_Stored items_:
[Start of Attachment]

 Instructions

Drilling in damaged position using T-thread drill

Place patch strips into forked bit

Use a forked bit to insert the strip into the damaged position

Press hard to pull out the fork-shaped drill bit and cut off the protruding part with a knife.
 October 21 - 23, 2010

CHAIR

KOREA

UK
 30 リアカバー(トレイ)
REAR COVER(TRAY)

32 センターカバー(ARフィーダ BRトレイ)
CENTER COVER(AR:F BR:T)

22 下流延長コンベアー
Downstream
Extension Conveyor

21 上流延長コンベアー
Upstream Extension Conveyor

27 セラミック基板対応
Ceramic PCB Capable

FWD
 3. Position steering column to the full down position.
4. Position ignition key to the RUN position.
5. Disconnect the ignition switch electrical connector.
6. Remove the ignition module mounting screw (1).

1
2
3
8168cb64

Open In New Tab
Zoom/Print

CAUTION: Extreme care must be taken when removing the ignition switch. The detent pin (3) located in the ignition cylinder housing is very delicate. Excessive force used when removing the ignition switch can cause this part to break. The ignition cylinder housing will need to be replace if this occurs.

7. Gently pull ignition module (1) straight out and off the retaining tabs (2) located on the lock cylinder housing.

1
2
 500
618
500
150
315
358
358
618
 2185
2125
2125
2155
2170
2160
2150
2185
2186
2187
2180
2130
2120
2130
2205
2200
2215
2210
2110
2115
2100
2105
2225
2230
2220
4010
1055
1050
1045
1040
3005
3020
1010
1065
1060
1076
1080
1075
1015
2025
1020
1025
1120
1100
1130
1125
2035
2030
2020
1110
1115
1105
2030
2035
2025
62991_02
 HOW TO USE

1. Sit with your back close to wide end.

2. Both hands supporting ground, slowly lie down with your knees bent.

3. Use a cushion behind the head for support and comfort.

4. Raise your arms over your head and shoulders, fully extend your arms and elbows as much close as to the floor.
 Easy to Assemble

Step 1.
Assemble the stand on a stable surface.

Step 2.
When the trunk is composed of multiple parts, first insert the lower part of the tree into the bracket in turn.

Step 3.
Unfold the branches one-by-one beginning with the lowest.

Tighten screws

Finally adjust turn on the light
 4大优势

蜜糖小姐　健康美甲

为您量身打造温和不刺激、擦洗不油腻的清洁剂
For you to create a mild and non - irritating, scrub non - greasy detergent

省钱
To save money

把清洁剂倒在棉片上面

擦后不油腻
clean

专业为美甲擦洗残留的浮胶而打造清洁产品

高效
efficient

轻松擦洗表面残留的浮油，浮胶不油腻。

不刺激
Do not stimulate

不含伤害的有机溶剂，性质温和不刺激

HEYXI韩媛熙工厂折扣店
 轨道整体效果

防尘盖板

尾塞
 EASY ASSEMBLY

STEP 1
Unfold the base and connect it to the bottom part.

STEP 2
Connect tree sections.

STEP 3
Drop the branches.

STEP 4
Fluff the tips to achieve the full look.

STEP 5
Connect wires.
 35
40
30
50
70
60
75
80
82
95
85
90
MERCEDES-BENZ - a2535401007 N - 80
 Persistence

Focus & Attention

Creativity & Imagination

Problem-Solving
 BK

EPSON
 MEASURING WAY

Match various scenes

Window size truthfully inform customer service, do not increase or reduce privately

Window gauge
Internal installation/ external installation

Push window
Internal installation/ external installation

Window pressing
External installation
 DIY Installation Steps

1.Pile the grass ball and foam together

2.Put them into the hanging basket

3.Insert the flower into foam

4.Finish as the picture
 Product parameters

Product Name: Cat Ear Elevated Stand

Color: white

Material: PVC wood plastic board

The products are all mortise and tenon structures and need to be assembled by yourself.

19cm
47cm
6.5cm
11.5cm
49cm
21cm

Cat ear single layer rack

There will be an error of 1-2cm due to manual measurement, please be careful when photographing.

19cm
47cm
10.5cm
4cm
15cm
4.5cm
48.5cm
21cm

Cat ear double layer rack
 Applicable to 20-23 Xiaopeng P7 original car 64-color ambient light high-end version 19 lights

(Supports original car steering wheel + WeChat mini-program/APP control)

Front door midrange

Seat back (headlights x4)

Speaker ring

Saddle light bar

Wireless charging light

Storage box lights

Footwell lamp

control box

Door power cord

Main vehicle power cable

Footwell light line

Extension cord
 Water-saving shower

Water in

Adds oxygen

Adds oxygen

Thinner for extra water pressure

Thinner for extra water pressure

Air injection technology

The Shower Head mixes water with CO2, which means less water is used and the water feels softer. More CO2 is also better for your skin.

[End of Attachment]

_What to produce_:
What you return must match the records above exactly, line for line.

_Expected answer_:
 Instructions

Drilling in damaged position using T-thread drill

Place patch strips into forked bit

Use a forked bit to insert the strip into the damaged position

Press hard to pull out the fork-shaped drill bit and cut off the protruding part with a knife.
 October 21 - 23, 2010

CHAIR

KOREA

UK
 30 リアカバー(トレイ)
REAR COVER(TRAY)

32 センターカバー(ARフィーダ BRトレイ)
CENTER COVER(AR:F BR:T)

22 下流延長コンベアー
Downstream
Extension Conveyor

21 上流延長コンベアー
Upstream Extension Conveyor

27 セラミック基板対応
Ceramic PCB Capable

FWD
 3. Position steering column to the full down position.
4. Position ignition key to the RUN position.
5. Disconnect the ignition switch electrical connector.
6. Remove the ignition module mounting screw (1).

1
2
3
8168cb64

Open In New Tab
Zoom/Print

CAUTION: Extreme care must be taken when removing the ignition switch. The detent pin (3) located in the ignition cylinder housing is very delicate. Excessive force used when removing the ignition switch can cause this part to break. The ignition cylinder housing will need to be replace if this occurs.

7. Gently pull ignition module (1) straight out and off the retaining tabs (2) located on the lock cylinder housing.

1
2
 500
618
500
150
315
358
358
618
 2185
2125
2125
2155
2170
2160
2150
2185
2186
2187
2180
2130
2120
2130
2205
2200
2215
2210
2110
2115
2100
2105
2225
2230
2220
4010
1055
1050
1045
1040
3005
3020
1010
1065
1060
1076
1080
1075
1015
2025
1020
1025
1120
1100
1130
1125
2035
2030
2020
1110
1115
1105
2030
2035
2025
62991_02
 HOW TO USE

1. Sit with your back close to wide end.

2. Both hands supporting ground, slowly lie down with your knees bent.

3. Use a cushion behind the head for support and comfort.

4. Raise your arms over your head and shoulders, fully extend your arms and elbows as much close as to the floor.
 Easy to Assemble

Step 1.
Assemble the stand on a stable surface.

Step 2.
When the trunk is composed of multiple parts, first insert the lower part of the tree into the bracket in turn.

Step 3.
Unfold the branches one-by-one beginning with the lowest.

Tighten screws

Finally adjust turn on the light
 4大优势

蜜糖小姐　健康美甲

为您量身打造温和不刺激、擦洗不油腻的清洁剂
For you to create a mild and non - irritating, scrub non - greasy detergent

省钱
To save money

把清洁剂倒在棉片上面

擦后不油腻
clean

专业为美甲擦洗残留的浮胶而打造清洁产品

高效
efficient

轻松擦洗表面残留的浮油，浮胶不油腻。

不刺激
Do not stimulate

不含伤害的有机溶剂，性质温和不刺激

HEYXI韩媛熙工厂折扣店
 轨道整体效果

防尘盖板

尾塞
 EASY ASSEMBLY

STEP 1
Unfold the base and connect it to the bottom part.

STEP 2
Connect tree sections.

STEP 3
Drop the branches.

STEP 4
Fluff the tips to achieve the full look.

STEP 5
Connect wires.
 35
40
30
50
70
60
75
80
82
95
85
90
MERCEDES-BENZ - a2535401007 N - 80
 Persistence

Focus & Attention

Creativity & Imagination

Problem-Solving
 BK

EPSON
 MEASURING WAY

Match various scenes

Window size truthfully inform customer service, do not increase or reduce privately

Window gauge
Internal installation/ external installation

Push window
Internal installation/ external installation

Window pressing
External installation
 DIY Installation Steps

1.Pile the grass ball and foam together

2.Put them into the hanging basket

3.Insert the flower into foam

4.Finish as the picture
 Product parameters

Product Name: Cat Ear Elevated Stand

Color: white

Material: PVC wood plastic board

The products are all mortise and tenon structures and need to be assembled by yourself.

19cm
47cm
6.5cm
11.5cm
49cm
21cm

Cat ear single layer rack

There will be an error of 1-2cm due to manual measurement, please be careful when photographing.

19cm
47cm
10.5cm
4cm
15cm
4.5cm
48.5cm
21cm

Cat ear double layer rack
 Applicable to 20-23 Xiaopeng P7 original car 64-color ambient light high-end version 19 lights

(Supports original car steering wheel + WeChat mini-program/APP control)

Front door midrange

Seat back (headlights x4)

Speaker ring

Saddle light bar

Wireless charging light

Storage box lights

Footwell lamp

control box

Door power cord

Main vehicle power cable

Footwell light line

Extension cord
 Water-saving shower

Water in

Adds oxygen

Adds oxygen

Thinner for extra water pressure

Thinner for extra water pressure

Air injection technology

The Shower Head mixes water with CO2, which means less water is used and the water feels softer. More CO2 is also better for your skin.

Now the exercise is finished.